## begin PROVIDED PASSAGE

- Date: 28 November – 3 December (singles) 13–17 December (doubles)
- Edition: 31st (singles) / 27th (doubles)
- Category: Tour Championships

Champions

Singles
- Gustavo Kuerten

Doubles
- Donald Johnson / Piet Norval
- ← 1999 · ATP Finals · 2001 → ← 1999 · ATP Tour World Championships · 2001 →

= 2000 Tennis Masters Cup and ATP Tour World Championships =

The 2000 Tennis Masters Cup and the ATP Tour World Championships (also known as the Gold Flake ATP Tour World Doubles Championship for sponsorship reasons) were tennis tournaments played on indoor hard courts for the singles event, and outdoor hard courts for the doubles event. It was the 31st edition of the year-end singles championships, the 27th edition of the year-end doubles championships, and both were part of the 2000 ATP Tour. The singles event took place at the Pavilhão Atlântico in Lisbon, Portugal, from 28 November through 3 December 2000, and the doubles event at the KSLTA Tennis Center in Bangalore, India, from 13 December through 17 December 2000.

## end PROVIDED PASSAGE
## begin RECORDED DATA

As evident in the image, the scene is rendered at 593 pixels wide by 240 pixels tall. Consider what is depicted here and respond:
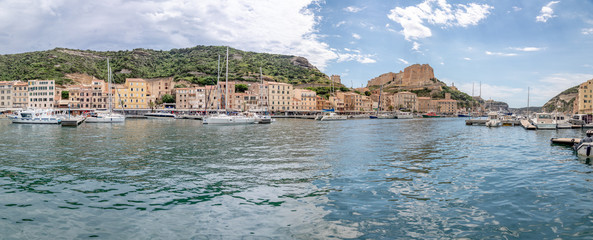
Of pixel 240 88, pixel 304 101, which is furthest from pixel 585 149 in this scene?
pixel 240 88

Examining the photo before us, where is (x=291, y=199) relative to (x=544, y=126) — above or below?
below

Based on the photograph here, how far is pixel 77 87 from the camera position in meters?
118

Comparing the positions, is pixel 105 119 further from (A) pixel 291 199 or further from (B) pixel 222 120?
(A) pixel 291 199

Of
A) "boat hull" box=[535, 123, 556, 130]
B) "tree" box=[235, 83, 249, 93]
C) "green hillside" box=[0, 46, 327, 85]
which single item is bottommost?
"boat hull" box=[535, 123, 556, 130]

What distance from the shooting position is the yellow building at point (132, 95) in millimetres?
115438

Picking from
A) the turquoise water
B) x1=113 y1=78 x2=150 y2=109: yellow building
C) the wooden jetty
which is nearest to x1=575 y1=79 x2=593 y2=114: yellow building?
the wooden jetty

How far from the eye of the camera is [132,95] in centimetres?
11662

## end RECORDED DATA

In the text about the 2000 tennis championships, turn the paragraph beginning "The 2000 Tennis Masters Cup and the ATP Tour World Championships" into a bulleted list that keeps its main facts. These records have no connection to the text about the 2000 tennis championships.

- Also known as the Gold Flake ATP Tour World Doubles Championship for sponsorship reasons
- Singles played on indoor hard courts; doubles played on outdoor hard courts
- 31st edition of the year-end singles championships and 27th edition of the year-end doubles championships
- Both events part of the 2000 ATP Tour
- Singles: Pavilhão Atlântico, Lisbon, Portugal, 28 November – 3 December 2000
- Doubles: KSLTA Tennis Center, Bangalore, India, 13–17 December 2000